## BRANO SCELTO
============================================================

Racconti dall’ospizio #18 - 3D Thunder Blade: coito, ergo sum

Racconti dall'ospizio è una rubrica in cui raccontiamo i giochi del passato con lo sguardo del presente. Lo sguardo di noi vecchietti.

Non mi sono mai considerato un tipo preciso o metodico. Anzi, direi esattamente l'opposto. Tuttavia, nel mio 3DS, campeggiano tante cartelle, catalogate e rinominate con rigoroso ordine. Lo faccio da sempre: una ritualità quasi onanistica, che dà senso al titolo della recensione e sottende, grazie alle splendide conversioni M2, un legame intimo con alcuni giochi. Psicologico, ancor prima che ludico. Fra le suddette cartelle, quella di cui vado particolarmente fiero è la "3D SEGA Classics", un microcosmo stracolmo di piccole gemme del passato. E non a caso 3D Thunder Blade è una di queste.

Una delle schermaglie contro i poco fantasiosi boss.

============================================================

[Voci del dataset]
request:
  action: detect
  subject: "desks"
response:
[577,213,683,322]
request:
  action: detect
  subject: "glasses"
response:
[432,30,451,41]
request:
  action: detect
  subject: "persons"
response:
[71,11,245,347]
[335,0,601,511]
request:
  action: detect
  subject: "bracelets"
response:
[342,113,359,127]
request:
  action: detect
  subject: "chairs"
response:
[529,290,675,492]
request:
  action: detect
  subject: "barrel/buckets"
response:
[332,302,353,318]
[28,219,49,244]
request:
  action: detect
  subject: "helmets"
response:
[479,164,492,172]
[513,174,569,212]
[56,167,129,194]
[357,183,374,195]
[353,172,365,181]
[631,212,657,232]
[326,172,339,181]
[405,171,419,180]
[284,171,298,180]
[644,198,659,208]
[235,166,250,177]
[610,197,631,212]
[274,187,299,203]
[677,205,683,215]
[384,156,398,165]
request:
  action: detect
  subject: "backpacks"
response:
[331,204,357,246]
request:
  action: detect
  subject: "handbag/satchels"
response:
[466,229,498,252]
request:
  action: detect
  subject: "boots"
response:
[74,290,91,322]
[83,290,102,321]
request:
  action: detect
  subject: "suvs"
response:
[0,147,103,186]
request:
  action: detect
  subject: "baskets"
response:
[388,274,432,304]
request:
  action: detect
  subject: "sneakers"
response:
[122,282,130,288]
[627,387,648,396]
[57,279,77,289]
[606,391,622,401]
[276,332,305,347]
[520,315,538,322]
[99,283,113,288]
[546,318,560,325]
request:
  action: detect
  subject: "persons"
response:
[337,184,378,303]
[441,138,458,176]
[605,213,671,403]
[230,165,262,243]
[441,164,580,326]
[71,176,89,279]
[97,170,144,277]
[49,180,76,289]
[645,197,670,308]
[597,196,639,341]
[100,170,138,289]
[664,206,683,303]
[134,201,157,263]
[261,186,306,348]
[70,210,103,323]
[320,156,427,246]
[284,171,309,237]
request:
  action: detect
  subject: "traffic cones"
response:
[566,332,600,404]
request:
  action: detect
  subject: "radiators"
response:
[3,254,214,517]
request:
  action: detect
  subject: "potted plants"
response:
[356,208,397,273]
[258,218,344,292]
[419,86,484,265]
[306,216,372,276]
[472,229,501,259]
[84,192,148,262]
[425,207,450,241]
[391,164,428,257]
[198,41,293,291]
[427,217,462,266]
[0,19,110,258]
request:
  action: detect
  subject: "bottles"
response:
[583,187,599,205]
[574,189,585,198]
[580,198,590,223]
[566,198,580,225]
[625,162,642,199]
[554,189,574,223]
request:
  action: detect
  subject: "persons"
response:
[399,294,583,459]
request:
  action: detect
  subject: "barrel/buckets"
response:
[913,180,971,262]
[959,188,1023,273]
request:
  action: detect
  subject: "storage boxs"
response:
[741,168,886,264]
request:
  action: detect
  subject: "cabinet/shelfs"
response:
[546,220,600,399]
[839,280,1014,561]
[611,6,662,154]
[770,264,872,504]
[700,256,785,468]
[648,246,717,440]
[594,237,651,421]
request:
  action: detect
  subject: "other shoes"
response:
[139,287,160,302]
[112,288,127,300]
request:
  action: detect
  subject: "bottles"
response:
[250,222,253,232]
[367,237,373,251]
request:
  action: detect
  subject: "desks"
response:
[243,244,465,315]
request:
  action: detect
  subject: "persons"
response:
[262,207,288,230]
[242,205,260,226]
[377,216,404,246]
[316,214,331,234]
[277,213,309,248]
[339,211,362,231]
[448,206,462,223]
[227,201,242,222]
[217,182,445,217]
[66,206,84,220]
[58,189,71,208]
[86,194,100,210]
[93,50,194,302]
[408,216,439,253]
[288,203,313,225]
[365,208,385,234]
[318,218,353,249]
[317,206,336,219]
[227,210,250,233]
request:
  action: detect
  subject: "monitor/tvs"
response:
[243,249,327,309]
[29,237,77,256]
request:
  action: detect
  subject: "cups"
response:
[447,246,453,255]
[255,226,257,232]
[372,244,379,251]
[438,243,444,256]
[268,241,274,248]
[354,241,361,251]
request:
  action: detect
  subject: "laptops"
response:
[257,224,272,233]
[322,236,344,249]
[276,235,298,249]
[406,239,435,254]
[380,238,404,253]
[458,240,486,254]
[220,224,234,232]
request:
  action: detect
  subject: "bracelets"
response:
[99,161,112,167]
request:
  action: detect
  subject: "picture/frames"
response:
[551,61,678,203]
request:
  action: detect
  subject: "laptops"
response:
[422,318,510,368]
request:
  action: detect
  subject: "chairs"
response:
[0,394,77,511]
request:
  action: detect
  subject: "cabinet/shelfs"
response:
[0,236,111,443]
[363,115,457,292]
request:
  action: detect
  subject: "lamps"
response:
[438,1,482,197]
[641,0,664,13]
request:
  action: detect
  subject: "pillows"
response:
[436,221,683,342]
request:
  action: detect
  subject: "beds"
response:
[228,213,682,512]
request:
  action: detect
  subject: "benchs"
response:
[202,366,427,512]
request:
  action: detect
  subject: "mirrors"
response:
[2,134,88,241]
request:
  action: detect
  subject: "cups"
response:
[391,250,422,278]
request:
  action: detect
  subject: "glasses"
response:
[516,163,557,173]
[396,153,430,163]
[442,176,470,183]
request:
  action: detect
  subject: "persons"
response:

============================================================

## ISTRUZIONI DI LAVORO
Prosegui la recensione di 3D Thunder Blade a partire dal punto in cui si interrompe.

## SOLUZIONE DELL'ESERCIZIO
Classe 1987, il gioco Sega è riproposto su Nintendo 3DS nella sua versione originale da sala. A bordo di un iconico elicottero Apache saremo chiamati a farci largo tra i nemici a suon di mitragliate e missili terra-aria. Il gioco sfoggia un'abbacinante grafica in 3D stereoscopico, nonché il supporto per il pad scorrevole Pro (denominato dal sottoscritto "modello Voltron") o l'uso dell'analogico destro del New 3DS. Grazie alla solita maniacale cura da parte degli M2, non mancano sfiziose personalizzazioni: i controlli tramite giroscopio funzionano al meglio solo disabilitando l'effetto 3D, quantomeno nei "vecchi" modelli della console. Il risultato, tuttavia, è riuscito e divertente, soprattutto attivando l'assenza di collisioni con il fondale. La cosa potrebbe farvi storcere il naso, forse (un giocatore borderline che si facilita il compito?) ma potrete sempre riservarvi la possibilità di un giro supplementare nel caso il gioco cominciasse a mostrare il fianco alla ripetitività. Evento assai probabile, a dire il vero. La difficoltà è scalabile grazie a due parametri differenti: robustezza dell'elicottero - per l'appunto - e numero di vite a disposizione.

L'effetto tridimensionale, anche al minimo, restituisce un'ottima resa.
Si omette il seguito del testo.